Image-text web data

Content starts

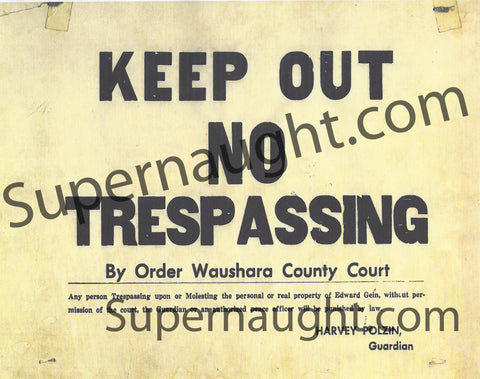 Edward Gein replica no trespassing sign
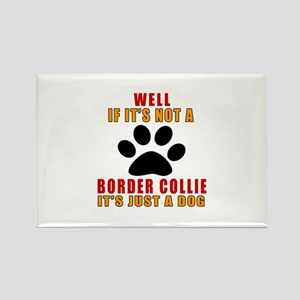 If It Is Not Border Collie Dog Rectangle Magnet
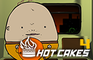 Hot Cakes 4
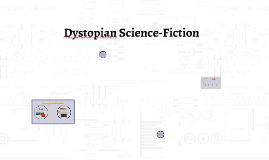 Copy of Dystopian Science Fiction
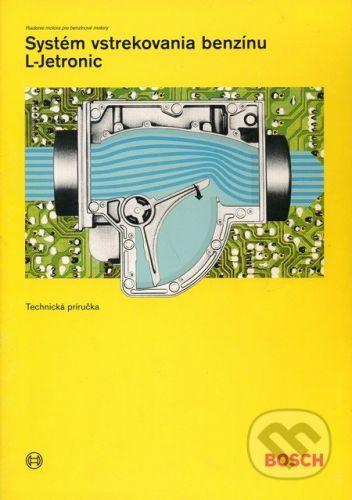 vydavateľ neuvedený Systém vstrekovania benzínu L-Jetronic - cena od 126 Kč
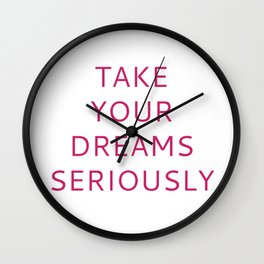 TAKE YOUR DREAMS SERIOUSLY Wall Clock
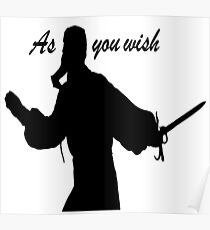 AS YOU WISH dread pirate roberts Poster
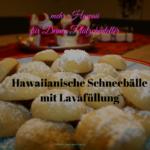Hawaiianische Schneebälle mit Lavafüllung – hawaiianische Weihnachtsplätzchen zum 3. Advent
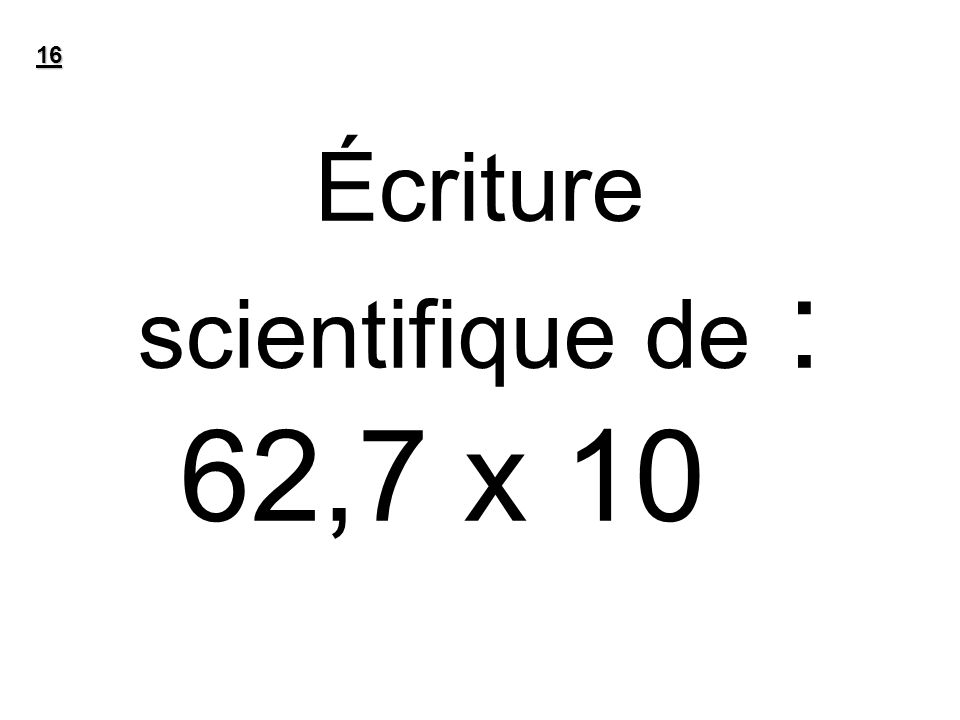 Écriture scientifique de : 62,7 x 10-7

Content ends

» EXERCISE PROMPT: The reply should repeat the data in full, exactly as given, and contain no pictures.

» RESULT OF THE TASK:
 Edward Gein replica no trespassing sign
 If It Is Not Border Collie Dog Rectangle Magnet
 Hot Cakes 4
 Copy of Dystopian Science Fiction
 vydavateľ neuvedený Systém vstrekovania benzínu L-Jetronic - cena od 126 Kč
 TAKE YOUR DREAMS SERIOUSLY Wall Clock
 AS YOU WISH dread pirate roberts Poster
Hawaiianische Schneebälle mit Lavafüllung – hawaiianische Weihnachtsplätzchen zum 3. Advent
 Écriture scientifique de : 62,7 x 10-7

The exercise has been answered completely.